__Work required__: From the line holding "لایه باز پوستر نگهداری حیوانات خانگی" through the line holding "บริบทด้วยภาษาจีน-ไทย เล่ม 2 (Audio)" below, write out every line exactly; include both of those lines and drop the pictures.

- - -

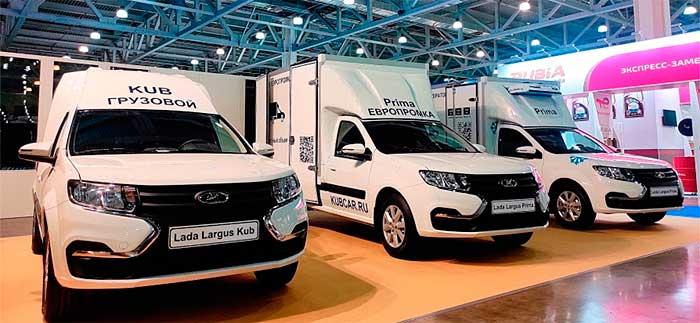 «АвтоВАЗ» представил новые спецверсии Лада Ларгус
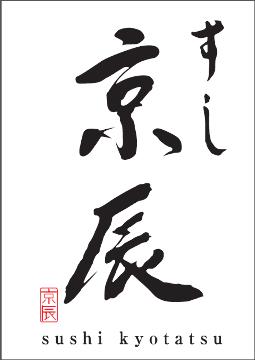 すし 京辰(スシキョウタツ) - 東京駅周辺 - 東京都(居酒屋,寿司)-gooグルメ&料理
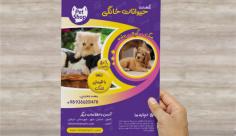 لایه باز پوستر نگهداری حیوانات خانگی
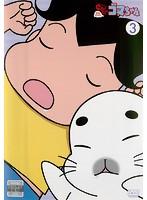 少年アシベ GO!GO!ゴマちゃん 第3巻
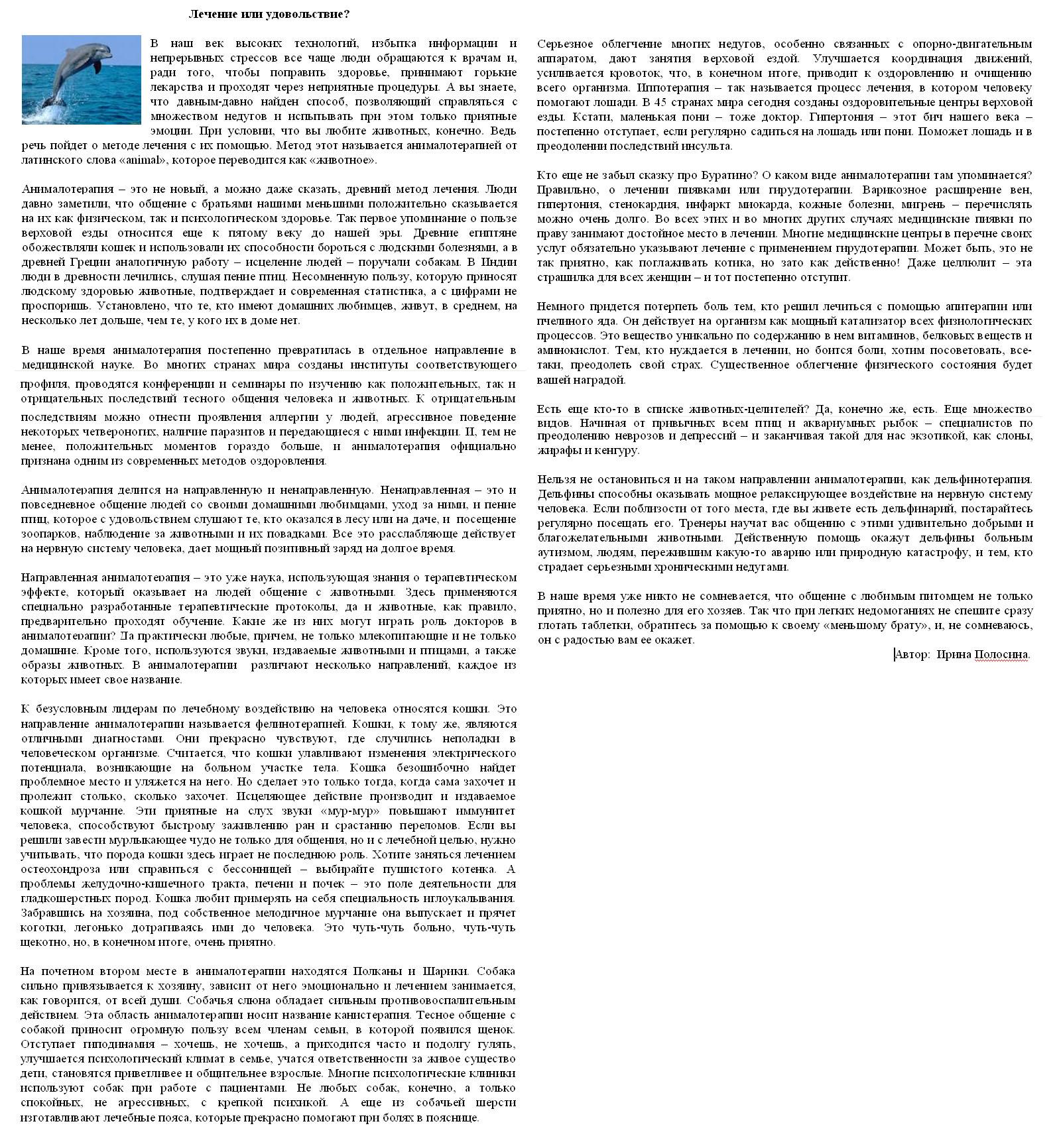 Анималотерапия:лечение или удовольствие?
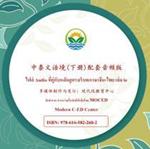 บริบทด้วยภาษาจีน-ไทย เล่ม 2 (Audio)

- - -

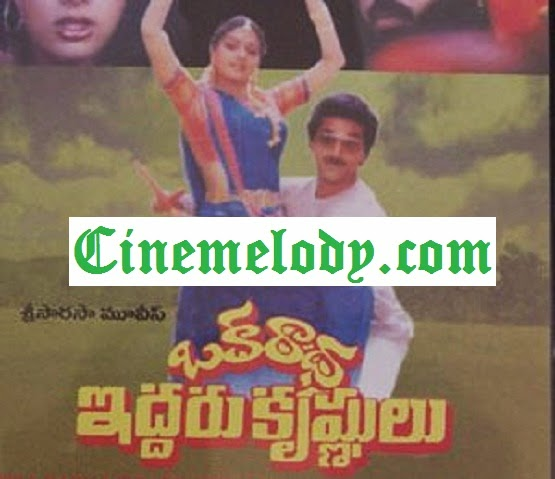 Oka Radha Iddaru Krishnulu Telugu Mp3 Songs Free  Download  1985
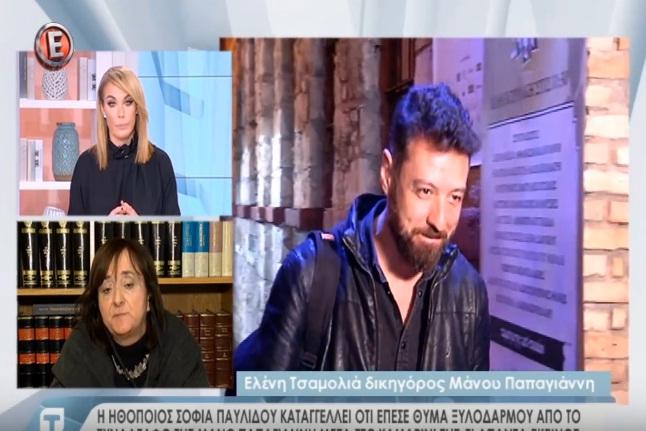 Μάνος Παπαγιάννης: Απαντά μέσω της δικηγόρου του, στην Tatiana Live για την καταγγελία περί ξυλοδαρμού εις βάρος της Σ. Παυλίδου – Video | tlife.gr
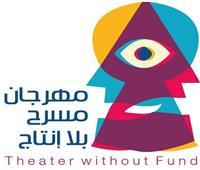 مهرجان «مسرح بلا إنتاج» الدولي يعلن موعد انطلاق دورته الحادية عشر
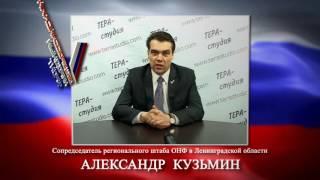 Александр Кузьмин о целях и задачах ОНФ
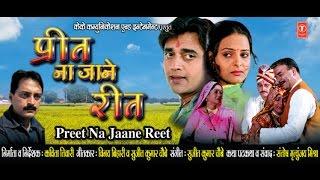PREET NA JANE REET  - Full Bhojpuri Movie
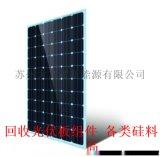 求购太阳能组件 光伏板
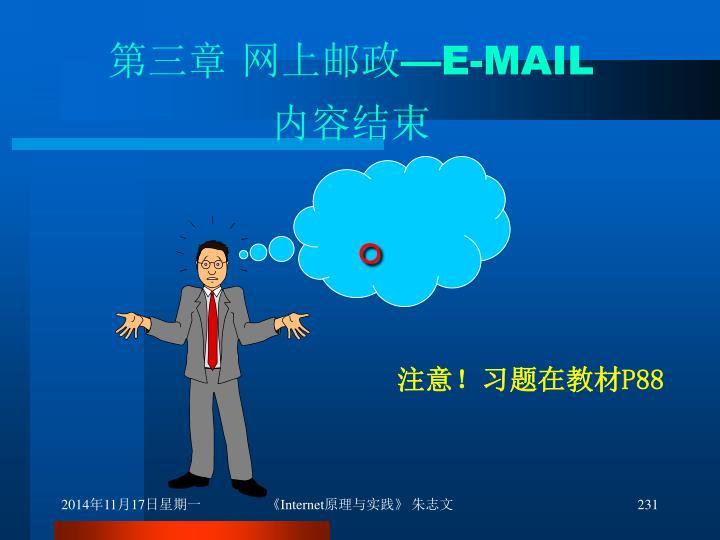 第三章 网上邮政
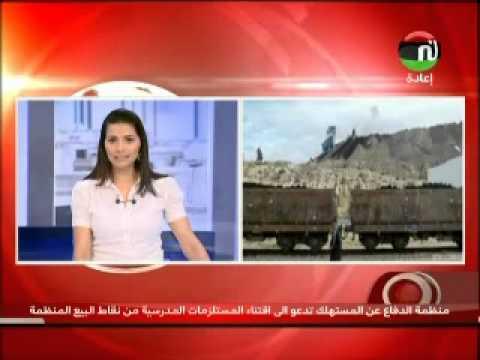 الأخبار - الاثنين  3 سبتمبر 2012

- - -

__Task solution__:
 لایه باز پوستر نگهداری حیوانات خانگی
 少年アシベ GO!GO!ゴマちゃん 第3巻
 Анималотерапия:лечение или удовольствие?
 บริบทด้วยภาษาจีน-ไทย เล่ม 2 (Audio)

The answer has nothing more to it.